§ **Source material**

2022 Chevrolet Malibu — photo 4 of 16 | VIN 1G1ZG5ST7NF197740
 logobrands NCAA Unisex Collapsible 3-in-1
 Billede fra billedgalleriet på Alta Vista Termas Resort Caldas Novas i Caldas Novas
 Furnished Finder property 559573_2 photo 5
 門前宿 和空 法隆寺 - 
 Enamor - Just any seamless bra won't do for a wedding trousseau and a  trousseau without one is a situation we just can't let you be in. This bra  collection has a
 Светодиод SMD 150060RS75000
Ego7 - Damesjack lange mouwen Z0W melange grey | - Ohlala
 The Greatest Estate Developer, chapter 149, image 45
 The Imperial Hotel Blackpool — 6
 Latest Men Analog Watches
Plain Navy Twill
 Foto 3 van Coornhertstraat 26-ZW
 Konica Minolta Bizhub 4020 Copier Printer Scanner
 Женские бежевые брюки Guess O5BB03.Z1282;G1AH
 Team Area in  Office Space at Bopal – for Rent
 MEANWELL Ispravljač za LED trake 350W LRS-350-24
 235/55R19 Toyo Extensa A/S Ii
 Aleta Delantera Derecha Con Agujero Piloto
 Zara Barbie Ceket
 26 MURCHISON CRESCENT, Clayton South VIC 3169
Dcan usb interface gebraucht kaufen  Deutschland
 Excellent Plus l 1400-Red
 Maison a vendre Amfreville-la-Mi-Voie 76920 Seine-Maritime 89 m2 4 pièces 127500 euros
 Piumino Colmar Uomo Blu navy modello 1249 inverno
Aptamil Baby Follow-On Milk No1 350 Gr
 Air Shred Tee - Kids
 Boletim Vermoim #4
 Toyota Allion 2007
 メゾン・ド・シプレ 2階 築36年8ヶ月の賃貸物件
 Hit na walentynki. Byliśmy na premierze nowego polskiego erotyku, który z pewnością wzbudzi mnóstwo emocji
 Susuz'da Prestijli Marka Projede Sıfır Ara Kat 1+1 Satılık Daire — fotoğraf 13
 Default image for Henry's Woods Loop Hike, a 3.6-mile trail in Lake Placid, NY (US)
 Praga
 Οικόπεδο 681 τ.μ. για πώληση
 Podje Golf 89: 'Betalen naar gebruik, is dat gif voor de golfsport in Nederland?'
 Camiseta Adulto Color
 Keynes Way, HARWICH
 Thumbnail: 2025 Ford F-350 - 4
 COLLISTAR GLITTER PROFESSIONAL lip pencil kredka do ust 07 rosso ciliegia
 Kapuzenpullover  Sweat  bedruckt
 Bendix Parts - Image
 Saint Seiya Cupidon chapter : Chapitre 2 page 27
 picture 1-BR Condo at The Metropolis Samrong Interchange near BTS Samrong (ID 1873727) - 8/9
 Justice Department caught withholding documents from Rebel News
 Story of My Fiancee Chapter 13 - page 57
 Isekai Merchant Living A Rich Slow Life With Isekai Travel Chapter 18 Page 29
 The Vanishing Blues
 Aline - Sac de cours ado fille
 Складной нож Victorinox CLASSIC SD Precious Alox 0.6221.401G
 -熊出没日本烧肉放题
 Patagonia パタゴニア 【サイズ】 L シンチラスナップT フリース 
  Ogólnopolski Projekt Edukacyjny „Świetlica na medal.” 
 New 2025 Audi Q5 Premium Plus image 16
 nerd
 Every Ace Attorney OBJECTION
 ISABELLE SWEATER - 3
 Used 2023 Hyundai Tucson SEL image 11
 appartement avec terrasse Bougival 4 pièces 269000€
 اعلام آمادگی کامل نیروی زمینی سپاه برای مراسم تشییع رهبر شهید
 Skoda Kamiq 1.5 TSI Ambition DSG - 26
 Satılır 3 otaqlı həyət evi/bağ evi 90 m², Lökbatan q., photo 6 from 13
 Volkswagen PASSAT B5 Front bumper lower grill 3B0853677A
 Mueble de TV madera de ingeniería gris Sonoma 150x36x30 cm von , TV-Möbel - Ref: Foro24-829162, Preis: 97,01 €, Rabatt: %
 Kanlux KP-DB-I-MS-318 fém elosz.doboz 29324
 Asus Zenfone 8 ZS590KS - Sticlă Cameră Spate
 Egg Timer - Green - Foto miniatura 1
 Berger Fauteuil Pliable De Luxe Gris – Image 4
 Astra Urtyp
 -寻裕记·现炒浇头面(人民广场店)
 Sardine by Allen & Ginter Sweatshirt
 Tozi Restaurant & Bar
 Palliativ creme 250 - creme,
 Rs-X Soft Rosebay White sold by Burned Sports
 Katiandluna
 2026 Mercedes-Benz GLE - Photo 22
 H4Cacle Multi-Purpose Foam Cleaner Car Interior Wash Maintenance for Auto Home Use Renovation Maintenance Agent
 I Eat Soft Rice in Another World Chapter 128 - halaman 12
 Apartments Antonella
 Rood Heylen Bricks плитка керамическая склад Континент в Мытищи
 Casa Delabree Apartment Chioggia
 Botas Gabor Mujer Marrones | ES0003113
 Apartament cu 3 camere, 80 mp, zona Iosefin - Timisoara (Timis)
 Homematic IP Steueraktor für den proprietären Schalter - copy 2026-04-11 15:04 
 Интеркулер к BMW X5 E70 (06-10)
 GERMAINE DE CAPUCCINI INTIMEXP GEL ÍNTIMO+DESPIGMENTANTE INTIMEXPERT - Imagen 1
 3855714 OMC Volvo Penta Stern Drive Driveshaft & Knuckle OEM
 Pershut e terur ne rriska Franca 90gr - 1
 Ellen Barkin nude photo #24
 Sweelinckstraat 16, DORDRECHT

§ **How to complete this task**
Copy the records above exactly.

§ **Result**
2022 Chevrolet Malibu — photo 4 of 16 | VIN 1G1ZG5ST7NF197740
 logobrands NCAA Unisex Collapsible 3-in-1
 Billede fra billedgalleriet på Alta Vista Termas Resort Caldas Novas i Caldas Novas
 Furnished Finder property 559573_2 photo 5
 門前宿 和空 法隆寺 - 
 Enamor - Just any seamless bra won't do for a wedding trousseau and a  trousseau without one is a situation we just can't let you be in. This bra  collection has a
 Светодиод SMD 150060RS75000
Ego7 - Damesjack lange mouwen Z0W melange grey | - Ohlala
 The Greatest Estate Developer, chapter 149, image 45
 The Imperial Hotel Blackpool — 6
 Latest Men Analog Watches
Plain Navy Twill
 Foto 3 van Coornhertstraat 26-ZW
 Konica Minolta Bizhub 4020 Copier Printer Scanner
 Женские бежевые брюки Guess O5BB03.Z1282;G1AH
 Team Area in  Office Space at Bopal – for Rent
 MEANWELL Ispravljač za LED trake 350W LRS-350-24
 235/55R19 Toyo Extensa A/S Ii
 Aleta Delantera Derecha Con Agujero Piloto
 Zara Barbie Ceket
 26 MURCHISON CRESCENT, Clayton South VIC 3169
Dcan usb interface gebraucht kaufen  Deutschland
 Excellent Plus l 1400-Red
 Maison a vendre Amfreville-la-Mi-Voie 76920 Seine-Maritime 89 m2 4 pièces 127500 euros
 Piumino Colmar Uomo Blu navy modello 1249 inverno
Aptamil Baby Follow-On Milk No1 350 Gr
 Air Shred Tee - Kids
 Boletim Vermoim #4
 Toyota Allion 2007
 メゾン・ド・シプレ 2階 築36年8ヶ月の賃貸物件
 Hit na walentynki. Byliśmy na premierze nowego polskiego erotyku, który z pewnością wzbudzi mnóstwo emocji
 Susuz'da Prestijli Marka Projede Sıfır Ara Kat 1+1 Satılık Daire — fotoğraf 13
 Default image for Henry's Woods Loop Hike, a 3.6-mile trail in Lake Placid, NY (US)
 Praga
 Οικόπεδο 681 τ.μ. για πώληση
 Podje Golf 89: 'Betalen naar gebruik, is dat gif voor de golfsport in Nederland?'
 Camiseta Adulto Color
 Keynes Way, HARWICH
 Thumbnail: 2025 Ford F-350 - 4
 COLLISTAR GLITTER PROFESSIONAL lip pencil kredka do ust 07 rosso ciliegia
 Kapuzenpullover  Sweat  bedruckt
 Bendix Parts - Image
 Saint Seiya Cupidon chapter : Chapitre 2 page 27
 picture 1-BR Condo at The Metropolis Samrong Interchange near BTS Samrong (ID 1873727) - 8/9
 Justice Department caught withholding documents from Rebel News
 Story of My Fiancee Chapter 13 - page 57
 Isekai Merchant Living A Rich Slow Life With Isekai Travel Chapter 18 Page 29
 The Vanishing Blues
 Aline - Sac de cours ado fille
 Складной нож Victorinox CLASSIC SD Precious Alox 0.6221.401G
 -熊出没日本烧肉放题
 Patagonia パタゴニア 【サイズ】 L シンチラスナップT フリース 
  Ogólnopolski Projekt Edukacyjny „Świetlica na medal.” 
 New 2025 Audi Q5 Premium Plus image 16
 nerd
 Every Ace Attorney OBJECTION
 ISABELLE SWEATER - 3
 Used 2023 Hyundai Tucson SEL image 11
 appartement avec terrasse Bougival 4 pièces 269000€
 اعلام آمادگی کامل نیروی زمینی سپاه برای مراسم تشییع رهبر شهید
 Skoda Kamiq 1.5 TSI Ambition DSG - 26
 Satılır 3 otaqlı həyət evi/bağ evi 90 m², Lökbatan q., photo 6 from 13
 Volkswagen PASSAT B5 Front bumper lower grill 3B0853677A
 Mueble de TV madera de ingeniería gris Sonoma 150x36x30 cm von , TV-Möbel - Ref: Foro24-829162, Preis: 97,01 €, Rabatt: %
 Kanlux KP-DB-I-MS-318 fém elosz.doboz 29324
 Asus Zenfone 8 ZS590KS - Sticlă Cameră Spate
 Egg Timer - Green - Foto miniatura 1
 Berger Fauteuil Pliable De Luxe Gris – Image 4
 Astra Urtyp
 -寻裕记·现炒浇头面(人民广场店)
 Sardine by Allen & Ginter Sweatshirt
 Tozi Restaurant & Bar
 Palliativ creme 250 - creme,
 Rs-X Soft Rosebay White sold by Burned Sports
 Katiandluna
 2026 Mercedes-Benz GLE - Photo 22
 H4Cacle Multi-Purpose Foam Cleaner Car Interior Wash Maintenance for Auto Home Use Renovation Maintenance Agent
 I Eat Soft Rice in Another World Chapter 128 - halaman 12
 Apartments Antonella
 Rood Heylen Bricks плитка керамическая склад Континент в Мытищи
 Casa Delabree Apartment Chioggia
 Botas Gabor Mujer Marrones | ES0003113
 Apartament cu 3 camere, 80 mp, zona Iosefin - Timisoara (Timis)
 Homematic IP Steueraktor für den proprietären Schalter - copy 2026-04-11 15:04 
 Интеркулер к BMW X5 E70 (06-10)
 GERMAINE DE CAPUCCINI INTIMEXP GEL ÍNTIMO+DESPIGMENTANTE INTIMEXPERT - Imagen 1
 3855714 OMC Volvo Penta Stern Drive Driveshaft & Knuckle OEM
 Pershut e terur ne rriska Franca 90gr - 1
 Ellen Barkin nude photo #24
 Sweelinckstraat 16, DORDRECHT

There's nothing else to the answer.